First, for Advocate General Szpunar, it is obvious that the act of inserting an extract of the rhythmic sequence of a phonogram into the phonogram of another work constitutes an act of reproduction within the meaning of Article 2 of the Directive. Despite the brevity of the rhythmic sequence reproduced, it is recalled that that article also deals with partial reproductions of a protected work, without it being possible to apply by analogy the case-law of the Court of Justice concerning the protection of extracts of works by copyright or to establish any de minimis threshold in the case of extracts of phonograms.

According to the case-law of the Court of Justice, words, sounds, colours, etc. taken in isolation do not qualify for copyright protection. Only their original arrangement is protected as an intellectual creation.
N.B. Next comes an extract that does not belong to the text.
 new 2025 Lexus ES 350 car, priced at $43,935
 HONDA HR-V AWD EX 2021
The Advocate General makes an important difference in this respect. While originality is required in copyright and, therefore, only those extracts (words, sounds, colours) of a work which are arranged in an original way are eligible for protection, the phonogram is protected as a whole by the economic and organisational investment it entails. Thus, any extract of that phonogram that is used to be incorporated into another phonogram, even if it is a rhythmic sequence of two seconds, will be an interference with the exclusive right of reproduction of the producer of the first phonogram, regardless of whether that extract can be considered original or not.

On the other hand, for the Advocate General, the sampling technique does not meet the necessary requirements for the quotation exception nor the parody, caricature or pastiche exception to apply to it, given that it is neither possible to distinguish the extract incorporated into the new phonogram as an alien element, nor does its incorporation presuppose an interaction with the work used or its author.
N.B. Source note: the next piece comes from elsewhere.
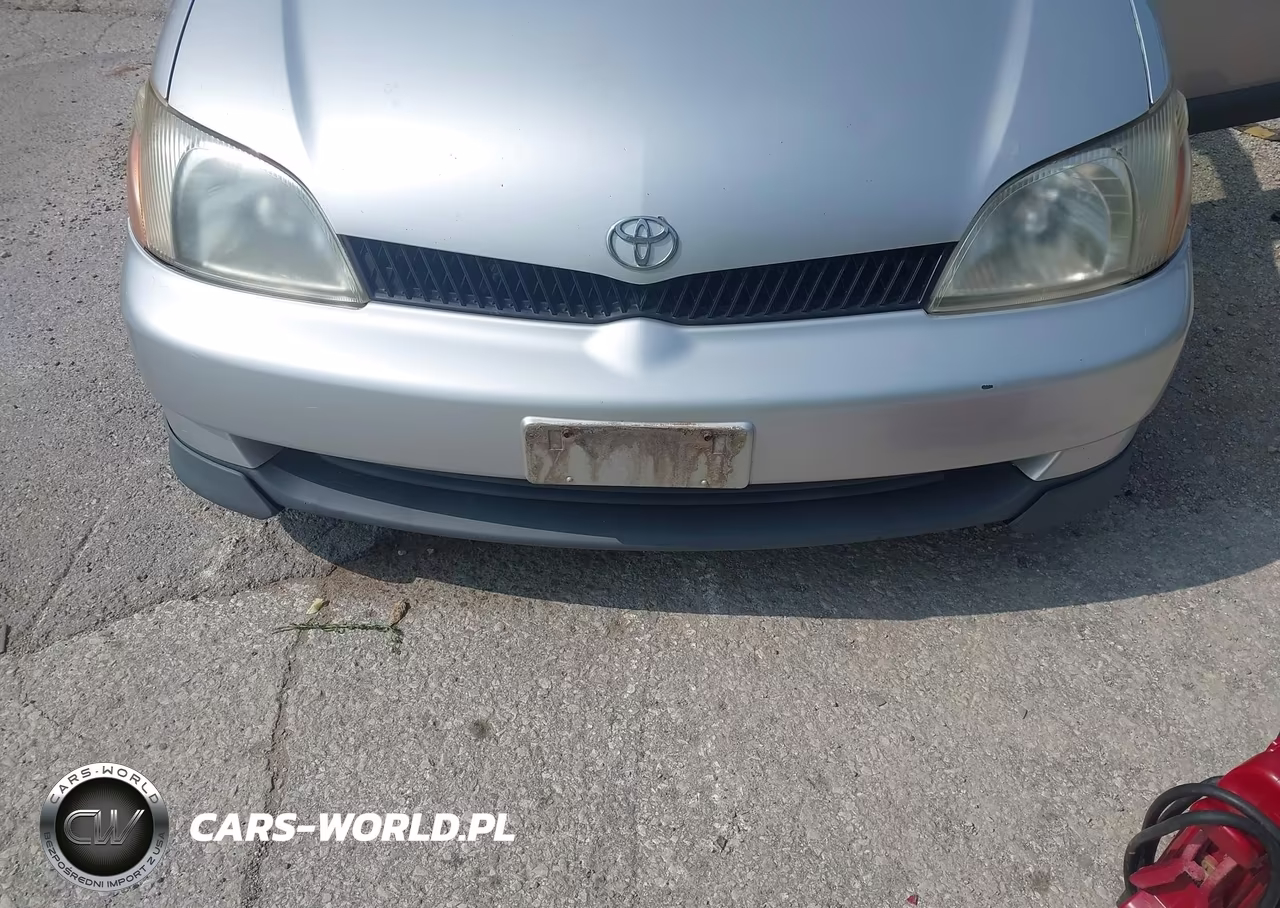 2002 Toyota Echo VIN:JTDBT183320233118 - 6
Finally, it is important to note that, for the Advocate General, the exception provided for in Article 24(1) UrhG, which would allow a use such as that made by the phonograms producer company Pelham GmbH and Mr. Moses Pelham and Mr. Martin Hass, exceeds the framework of exceptions and limitations of the exclusive rights provided for in Article 5(2) and (3) of the Directive, which do not contain any general exception allowing the use of a work by another person for the purpose of creating a new work.
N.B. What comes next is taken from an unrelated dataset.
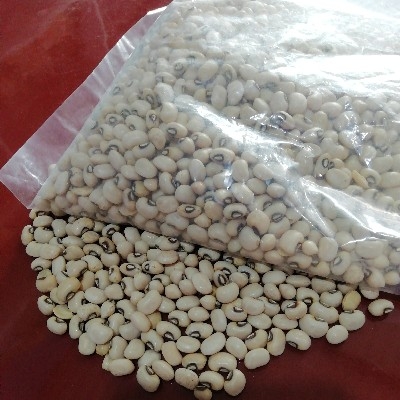Bodi (black eyed beans)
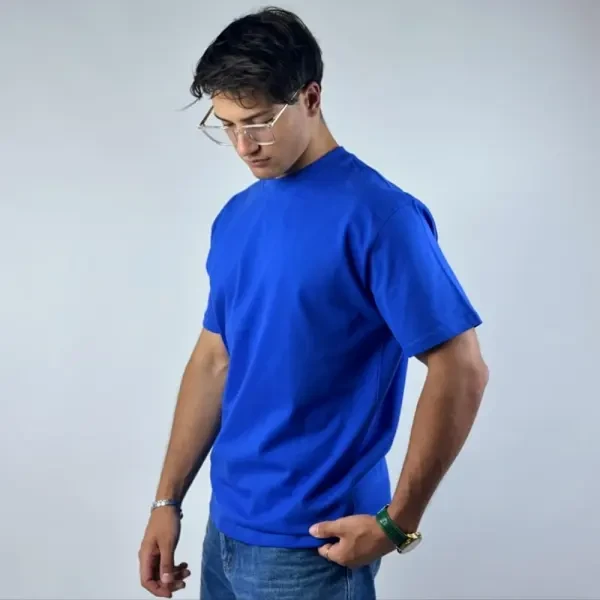 T-Shirt Oversized Plus - 1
However, even if the looping of a two-second rhythm sequence of a phonogram may be an act of reproduction which is not covered by any exception or limitation and which requires the authorisation of phonogram producers, as is apparent from paragraph 30 of its conclusions, this will only be the case to the extent that the reproduction of that rhythm sequence in the second phonogram is produced by its extraction from the first phonogram, but not if the same rhythm sequence is reproduced by an alternative means not involving the first phonogram.